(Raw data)
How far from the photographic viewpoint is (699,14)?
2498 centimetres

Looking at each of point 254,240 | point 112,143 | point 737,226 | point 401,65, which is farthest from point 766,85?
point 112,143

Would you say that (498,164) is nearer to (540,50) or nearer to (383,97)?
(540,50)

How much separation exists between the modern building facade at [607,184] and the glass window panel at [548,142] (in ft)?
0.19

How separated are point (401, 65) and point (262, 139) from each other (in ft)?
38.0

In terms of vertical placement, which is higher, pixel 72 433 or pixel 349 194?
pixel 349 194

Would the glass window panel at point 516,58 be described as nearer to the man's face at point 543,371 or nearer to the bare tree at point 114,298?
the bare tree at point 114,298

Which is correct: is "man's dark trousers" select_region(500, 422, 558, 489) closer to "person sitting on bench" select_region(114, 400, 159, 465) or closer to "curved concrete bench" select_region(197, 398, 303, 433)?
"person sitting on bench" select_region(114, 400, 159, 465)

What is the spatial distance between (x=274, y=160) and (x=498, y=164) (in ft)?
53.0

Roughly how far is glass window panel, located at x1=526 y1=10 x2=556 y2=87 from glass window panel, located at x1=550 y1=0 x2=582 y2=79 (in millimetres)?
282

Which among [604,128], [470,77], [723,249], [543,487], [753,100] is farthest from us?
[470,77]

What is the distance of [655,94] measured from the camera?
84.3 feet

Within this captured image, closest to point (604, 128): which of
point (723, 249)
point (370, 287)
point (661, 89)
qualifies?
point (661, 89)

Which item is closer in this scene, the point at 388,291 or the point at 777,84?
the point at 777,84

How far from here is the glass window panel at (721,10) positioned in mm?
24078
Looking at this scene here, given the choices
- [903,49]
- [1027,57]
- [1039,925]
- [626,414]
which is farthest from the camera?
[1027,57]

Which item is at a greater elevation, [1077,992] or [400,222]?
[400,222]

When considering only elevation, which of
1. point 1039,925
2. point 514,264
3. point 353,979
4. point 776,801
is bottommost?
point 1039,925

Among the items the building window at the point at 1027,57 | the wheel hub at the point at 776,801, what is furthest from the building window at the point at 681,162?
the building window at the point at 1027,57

■ Exercise: Express the data as a JSON list of strings, one string per line with blank lines omitted. Start at the line containing "When considering only elevation, which of" and continue through the last line of the data.

■ Correct response:
[
  "When considering only elevation, which of",
  "1. point 1039,925",
  "2. point 514,264",
  "3. point 353,979",
  "4. point 776,801",
  "is bottommost?",
  "point 1039,925",
  "Among the items the building window at the point at 1027,57 | the wheel hub at the point at 776,801, what is furthest from the building window at the point at 681,162?",
  "the building window at the point at 1027,57"
]